The letter also notes that the projected $716 billion increase in Medicare spending if the measure is repealed does not signal a $716 billion decrease if the measure stays in place - which is Romney's argument.
"For various reasons discussed elsewhere in this document, the estimated budgetary effects of repealing the ACA...are not equivalent to an estimate of the budgetary effects of the ACA with the signs reversed," the report says.
Romney, in his remarks, stressed that his plan would ensure "No changes, by the way, for current seniors, or those nearing retirement."
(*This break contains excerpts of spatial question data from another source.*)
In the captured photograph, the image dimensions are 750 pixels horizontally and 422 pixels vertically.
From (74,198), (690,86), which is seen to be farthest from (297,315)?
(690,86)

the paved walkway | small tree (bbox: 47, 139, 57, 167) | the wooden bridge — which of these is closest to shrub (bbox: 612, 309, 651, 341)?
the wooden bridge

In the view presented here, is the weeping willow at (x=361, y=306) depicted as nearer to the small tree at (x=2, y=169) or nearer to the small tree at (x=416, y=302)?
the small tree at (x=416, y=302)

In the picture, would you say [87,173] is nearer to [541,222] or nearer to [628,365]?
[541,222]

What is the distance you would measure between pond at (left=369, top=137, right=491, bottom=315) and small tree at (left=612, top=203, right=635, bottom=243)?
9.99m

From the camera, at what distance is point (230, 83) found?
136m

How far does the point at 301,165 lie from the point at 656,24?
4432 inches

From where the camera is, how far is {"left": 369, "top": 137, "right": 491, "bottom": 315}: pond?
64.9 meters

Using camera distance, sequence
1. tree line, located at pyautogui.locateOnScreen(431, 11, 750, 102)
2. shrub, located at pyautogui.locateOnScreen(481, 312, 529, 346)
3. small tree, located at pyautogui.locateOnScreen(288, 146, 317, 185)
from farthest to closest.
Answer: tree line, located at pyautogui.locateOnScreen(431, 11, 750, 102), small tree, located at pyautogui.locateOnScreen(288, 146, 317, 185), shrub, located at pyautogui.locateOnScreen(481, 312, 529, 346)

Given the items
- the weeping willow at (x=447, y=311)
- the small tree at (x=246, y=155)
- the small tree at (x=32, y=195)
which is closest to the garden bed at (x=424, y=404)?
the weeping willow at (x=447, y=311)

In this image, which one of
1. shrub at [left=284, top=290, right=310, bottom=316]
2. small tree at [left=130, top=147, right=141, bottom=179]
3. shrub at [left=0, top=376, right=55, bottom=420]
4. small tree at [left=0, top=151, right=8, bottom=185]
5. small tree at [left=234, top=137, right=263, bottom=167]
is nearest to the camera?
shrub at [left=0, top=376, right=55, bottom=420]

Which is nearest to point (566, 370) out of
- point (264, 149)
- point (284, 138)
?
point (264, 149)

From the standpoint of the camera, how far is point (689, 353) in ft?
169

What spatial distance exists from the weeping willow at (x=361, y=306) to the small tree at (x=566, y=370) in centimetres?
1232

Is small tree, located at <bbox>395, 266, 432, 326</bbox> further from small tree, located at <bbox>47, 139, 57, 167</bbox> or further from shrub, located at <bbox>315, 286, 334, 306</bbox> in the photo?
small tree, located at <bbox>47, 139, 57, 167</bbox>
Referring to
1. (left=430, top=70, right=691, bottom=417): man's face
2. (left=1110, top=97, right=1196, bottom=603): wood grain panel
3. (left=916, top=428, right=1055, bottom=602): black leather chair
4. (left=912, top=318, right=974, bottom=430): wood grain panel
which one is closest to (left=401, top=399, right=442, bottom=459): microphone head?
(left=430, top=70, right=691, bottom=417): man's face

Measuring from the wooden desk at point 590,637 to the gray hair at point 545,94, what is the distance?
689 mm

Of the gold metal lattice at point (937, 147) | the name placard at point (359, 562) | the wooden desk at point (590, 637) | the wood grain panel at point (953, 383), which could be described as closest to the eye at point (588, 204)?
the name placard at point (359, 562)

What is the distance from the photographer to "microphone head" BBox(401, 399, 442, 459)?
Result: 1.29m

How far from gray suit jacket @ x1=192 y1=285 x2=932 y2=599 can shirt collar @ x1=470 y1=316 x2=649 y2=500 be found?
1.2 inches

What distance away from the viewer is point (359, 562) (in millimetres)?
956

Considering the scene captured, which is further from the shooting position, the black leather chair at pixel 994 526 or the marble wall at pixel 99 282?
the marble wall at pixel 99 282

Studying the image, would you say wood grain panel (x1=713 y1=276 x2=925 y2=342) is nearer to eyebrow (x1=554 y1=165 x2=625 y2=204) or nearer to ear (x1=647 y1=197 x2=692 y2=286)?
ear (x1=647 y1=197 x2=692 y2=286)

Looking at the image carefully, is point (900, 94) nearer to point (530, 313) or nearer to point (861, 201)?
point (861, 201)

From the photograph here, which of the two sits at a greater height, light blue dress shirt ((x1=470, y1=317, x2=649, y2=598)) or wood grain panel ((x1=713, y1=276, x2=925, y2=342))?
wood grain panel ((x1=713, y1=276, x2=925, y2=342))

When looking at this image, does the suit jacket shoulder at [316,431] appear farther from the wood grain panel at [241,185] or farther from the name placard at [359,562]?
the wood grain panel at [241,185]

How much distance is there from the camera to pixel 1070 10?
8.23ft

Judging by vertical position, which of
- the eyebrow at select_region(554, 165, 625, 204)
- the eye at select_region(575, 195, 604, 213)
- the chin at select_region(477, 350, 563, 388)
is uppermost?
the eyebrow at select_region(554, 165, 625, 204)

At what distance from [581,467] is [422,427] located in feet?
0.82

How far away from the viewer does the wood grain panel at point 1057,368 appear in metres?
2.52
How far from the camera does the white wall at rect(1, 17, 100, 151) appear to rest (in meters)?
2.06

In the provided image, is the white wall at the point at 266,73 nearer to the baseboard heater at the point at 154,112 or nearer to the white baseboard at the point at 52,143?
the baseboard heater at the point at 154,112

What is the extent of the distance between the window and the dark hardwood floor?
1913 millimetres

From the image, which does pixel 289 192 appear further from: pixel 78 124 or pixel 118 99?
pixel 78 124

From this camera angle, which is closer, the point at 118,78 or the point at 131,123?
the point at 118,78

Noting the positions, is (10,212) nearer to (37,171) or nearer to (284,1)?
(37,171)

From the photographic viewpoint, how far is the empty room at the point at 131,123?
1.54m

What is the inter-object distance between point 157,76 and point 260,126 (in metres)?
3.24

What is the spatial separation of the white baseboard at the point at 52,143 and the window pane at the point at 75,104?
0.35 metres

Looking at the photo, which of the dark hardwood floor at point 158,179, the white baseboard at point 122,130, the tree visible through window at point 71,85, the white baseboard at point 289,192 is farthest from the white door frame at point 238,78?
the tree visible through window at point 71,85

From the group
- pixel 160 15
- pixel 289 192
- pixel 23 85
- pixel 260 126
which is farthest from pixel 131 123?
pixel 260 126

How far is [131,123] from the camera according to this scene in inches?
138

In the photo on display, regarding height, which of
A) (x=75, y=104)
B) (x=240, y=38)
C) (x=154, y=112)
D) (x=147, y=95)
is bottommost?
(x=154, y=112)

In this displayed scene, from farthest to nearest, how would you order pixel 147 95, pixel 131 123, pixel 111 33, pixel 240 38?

"But looking for young people down the road and saying, 'We're going to give you a bigger choice.' In America, the nature of this country has been giving people more freedom, more choices. That's how we make Medicare work down the road," he continued.
Romney announced Ryan, chairman of the House Budget Committee and a seven-term member of Congress from Wisconsin, as his vice presidential pick on Saturday at a campaign rally in Virginia.